The State on Thursday invited investors to bid for its stake in KHPL, cementing a series of planned divestitures from the hospitality industry.
“The Government of Kenya, through the Privatisation Authority invites expressions of interest (EOIs) from prospective investors for the acquisition of 33.83 percent of government shareholding in KPHL,” the Privatisation Authority said in a call for bids.
Intercontinental Hotel shut its doors at the building adjacent to Parliament in August 2020 and sent its staff packing after a desperate battle for survival that was maimed by the Covid-19 scourge.
The hotel chain’s woes had begun way before Covid. For instance, in 2019 it had been declared ‘‘technically insolvent’’ by the Tourism Finance Corporation (TFC), which holds the government’s stake in the property.
In a letter to the Privatisation Commission (PC) in February 2019, TFC lamented that the business was on its deathbed. The hotel was, for instance, unable to repay a debt of more than Sh700 million owed to Stanbic Bank. It is not clear if the debt has been settled.
‘‘KHP is not able to service its long-term facilities as they fall due. [This has] attracted huge interest and penalties,” TFC said in a letter to the Privatisation agency.

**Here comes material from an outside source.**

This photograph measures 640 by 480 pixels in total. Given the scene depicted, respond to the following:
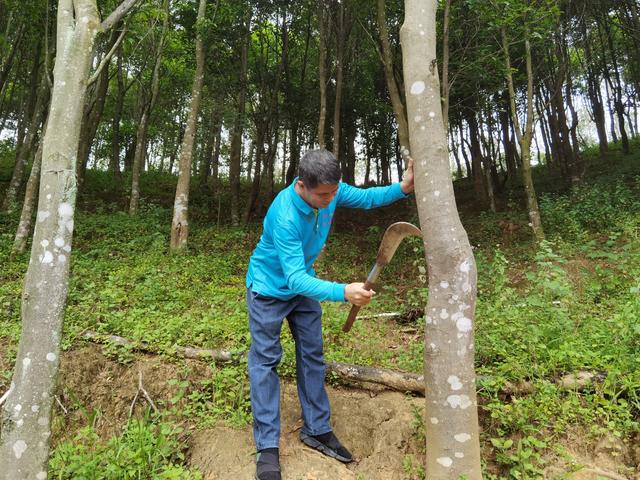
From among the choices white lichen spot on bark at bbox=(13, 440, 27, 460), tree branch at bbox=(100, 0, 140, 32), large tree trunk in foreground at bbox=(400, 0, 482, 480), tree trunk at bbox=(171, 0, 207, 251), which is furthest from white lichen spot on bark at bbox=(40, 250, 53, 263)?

Revealingly, the hotel also did not have basic items such as insurance for its property—exposing it to loss in the event of incidents such as fires.
The planned sale of the hotel building has, however, dragged on for many years despite its sorry financial state. Attempts to sell the government’s shareholding in 2015, for example, ran into headwinds after the would-be buyers, Sovereign Group, quoted a price lower than the market rate.
In 2021, KHPL further complicated the government’s seemingly half-hearted desire to sell the hotel when the entity sought to lease out or convert the building into a mixed-use property. The conversion would have seen the InterCon become an office block with shops, restaurants, and other businesses. But years later, its rooms remain empty as the facility rusts away, with debt and maintenance costs soaring.